La teoría de Poe fue un tour de force que iba en contra de la práctica de los escritores de su tiempo. En general los cuentos no nacen de una intención sino que las intenciones nacen o se descubren durante la escritura de los cuentos. Y, sin embargo, la “Filosofía de la composición” quedó como un hito histórico en el largo camino de la ficción y la poesía, al igual que el célebre texto de Cortázar llamado “Paseo por el cuento”. Uno y otro ensayo son lectura ineludible para quienes se dediquen a escribir ficciones breves.
Un buen cuento puede desnudar al lector de sus mentiras y hacerlo afrontar su vida más auténticamente. No hallamos aquí ante otra de las funciones del cuento en
particular y del arte en general: permitir que los lectores y espectadores penetren en conciencias ajenas, se transformen en otros, vivan más vidas, y gracias a ello gocen con mayor profundidad de las posibilidades que les ofrecen sus propias existencias.

* Datos del ejercicio:
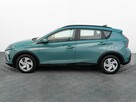Hyundai Bayon WD1325T#1.0 T-GDI Modern Wirtualny Kokpit K.cof Salon PL VAT23% - 8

* Comprueba tu comprensión:
1. En el fragmento sobre el cuento, ¿qué tres cosas permite el arte a lectores y espectadores antes de las palabras "y gracias a ello"? Enuméralas.
2. Continúa el fragmento sobre el cuento a partir de su última oración.

* Respuestas del ejercicio:
1.
- Penetrar en conciencias ajenas
- Transformarse en otros
- Vivir más vidas

2.
Pienso que el cuentista debe ser un hombre abierto a toda posibilidad, sin límites sociales, sin restricciones ni cortapisas, sin sentimiento del ridículo, sin pudor si se quiere, porque sólo los espíritus amplios y libres pueden entender la variedad infinita que ofrecen el género humano y la naturaleza. La leyenda negra de autores como Poe, Lovecraft, Dostoievski, no es siempre parte de una escueta concepción romántica del mundo, sino resultado de una actitud vital que los seres que los rodearon no supieron comprender. Saber que nada hay de vituperable y sin explicación en los más peregrinos actos de los hombres es parte de la serena actitud de la mayor parte de los grandes escritores. Quien no este dispuesto a romper con lo que existe de frágil y soso, quien se pliegue a la autoridad de los imbéciles que son quienes generalmente se ocupan de la política, quien se deje enterrar por las minucias cotidianas y sepulte en ellas su imaginación, no puede ser un buen cuentista. Condición indispensable del cuentista es la libertad, aunque la descubra en una mazmorra como le sucedió a Cervantes. Sólo siendo libre el hombre es capaz de llegar a la raíz de sus temas. Jamás la censura debe preocuparle, jamás el temor a lo que pensarán sus contemporáneos. Quien escribe pensando en la censura o en la aprobación es como quien pretende nadar con las botas puestas, o como quien, para usar la expresión del poeta español Blas de Otero, «tiene alas de cadenas». La moralidad y los principios, las premisas, no deben anteponerse a la escritura del cuento, sino que deben ser consecuencia de éste, y deben obedecer a la lógica de las acciones y de los personajes, y no a las debilidades del autor.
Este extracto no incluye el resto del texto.